• **Selected passage**
»»

It's a sad story of a little Jewish boy (Edgardo Mortara) taken from his parents by the Catholic church because the child had supposedly been baptized by the family's Catholic servant, and their efforts to get him back. It is told against the backdrop of the turmoil surrounding the unification of Italy and backlash against Papal temporal rule in the middle part of the nineteenth century.

It highlights very well the discrimination practiced against Jews - particularly by the Catholic church - presaging what would happen to them in the 1940s.

Highly recommended! ( )
1 vote mybucketlistofbooks | Jan 10, 2015 |
The kidnapping of Edgardo Mortara - David Kertzer 1997
Did the Montara story change the course of Italian and European history?

This book is about an important aspect of Jewish and Italian history.
Where a Jewish child had been baptized by a Catholic maid the church took them from their family to bring them up as Catholic. This had happened in numerous cases but with the atmosphere of the Risorgimento and after 1848 people stood up for their rights and this issue spread in the press. Bologna had been free for a period but with the help of Austrian troops reverted to being a Papal State.
The misuse of the Popes temporal power is one of the causes of Italian Independence demands. Pope Pius IX was a fundamentalist Catholic and tried fighting back against the liberal anti-religious trends.
In America it caused an anti-Catholic backlash but the President was not prepared to say anything as the US under Buchanan was on the verge of the civil war and the slavery issue.
In 1860 Covour died at the age of 50 of a heart attack at the height of his influence.
Alliances Israeli Universalle was started with a conference to do with the Montara kidnapping and its headquarters have remained in Paris since. Both Montifiori and The Rothschilds tried to intervene with the help of British and French governments,
Edgardo became a successful priest speaking 7 languages including Hebrew and died at the age of 88 in Belgium in 1940, 2 months before the Germans occupied it.
Converts like him became an embarrassment to the Jewish community.
I read about the Affair Finaly also which took place in France in 1952 it is amazing that 100 year after the Mortara experience the church had not changed ( )
  MauriceRogevMemorial | Oct 14, 2012 |
The Kidnapping of Edgardo Mortara describes a period during the mid 1800s when Italy was becoming a unified, secular country, modeled after France, Great Britain and other European countries. Prior to this time, it was a conglomerate of separate states with large areas ruled by the Catholic Church. Edgardo, a young Jewish boy, was taken from his home because he was reportedly baptized by a young illiterate servant working in the Mortara home. What made this so incredible was that, although baptism was not permitted without parental consent, once it was done, the Church felt it had no choice but to remove the child from his home so that he could be brought up as a proper Catholic. At the same time, there was a movement in Italy to unite under a secular ruler. The author contends that the Mortara case, although not unusual, was so widely publicized across the western world that it tipped the balance in favor of anti-papist sentiment and precipitated the annexation (under force) of the papal lands to Sardinia and the other parts of Italy. I don't know if I entirely buy this premise, but it certainly suggested to the rest of Europe an archaic way of thinking that they no longer wished to support.

««

• **Assigned task 1**
Answer these from the book reviews about Edgardo Mortara:
(a) Who supposedly baptized Edgardo?
(b) How many languages did Edgardo speak as a priest?
(c) To what were the papal lands annexed, by force?
• **Assigned task 2**
Copy out the part of the book reviews about Edgardo Mortara that opens with the words containing "In America it" and closes with "Germans occupied it.".

• **Extracted information**
»»

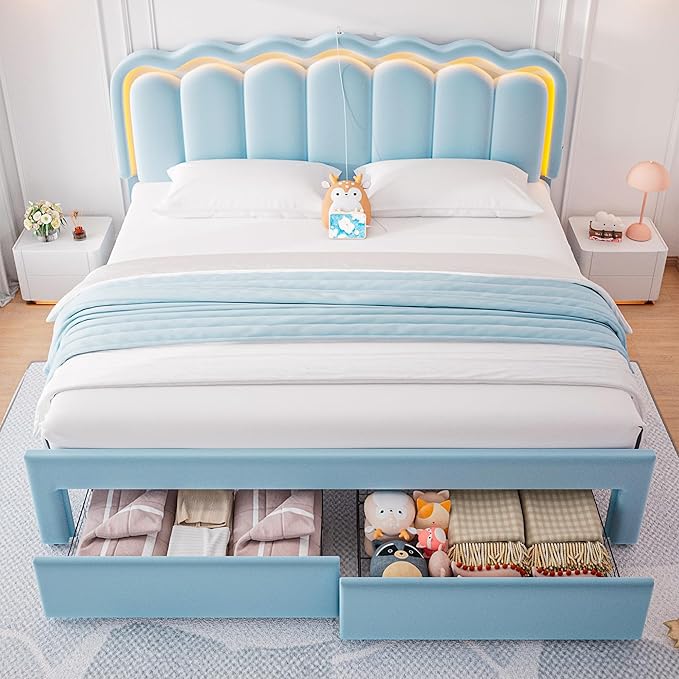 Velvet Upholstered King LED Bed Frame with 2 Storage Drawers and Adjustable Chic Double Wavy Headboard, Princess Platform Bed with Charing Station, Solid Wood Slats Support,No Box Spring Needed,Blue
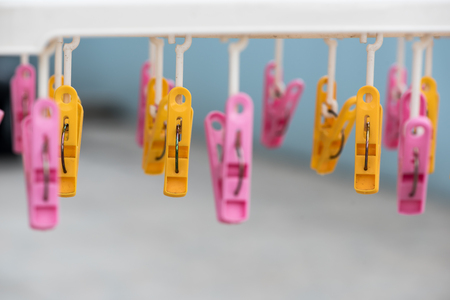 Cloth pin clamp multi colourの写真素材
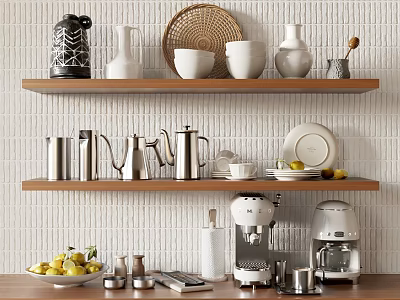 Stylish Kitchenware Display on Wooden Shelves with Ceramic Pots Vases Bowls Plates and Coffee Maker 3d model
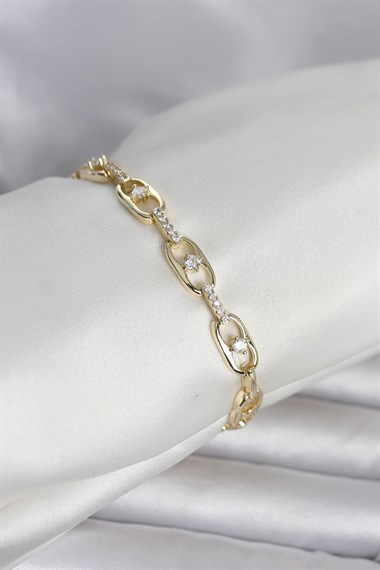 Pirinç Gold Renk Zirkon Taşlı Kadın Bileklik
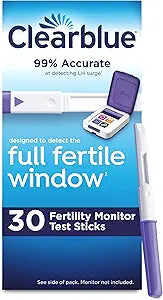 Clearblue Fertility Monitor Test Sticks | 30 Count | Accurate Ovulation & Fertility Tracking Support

««

• **Answer box 1**
(a) The family's Catholic servant.
(b) Seven, including Hebrew.
(c) To Sardinia and the other parts of Italy.

• **Answer box 2**
In America it caused an anti-Catholic backlash but the President was not prepared to say anything as the US under Buchanan was on the verge of the civil war and the slavery issue.
In 1860 Covour died at the age of 50 of a heart attack at the height of his influence.
Alliances Israeli Universalle was started with a conference to do with the Montara kidnapping and its headquarters have remained in Paris since. Both Montifiori and The Rothschilds tried to intervene with the help of British and French governments,
Edgardo became a successful priest speaking 7 languages including Hebrew and died at the age of 88 in Belgium in 1940, 2 months before the Germans occupied it.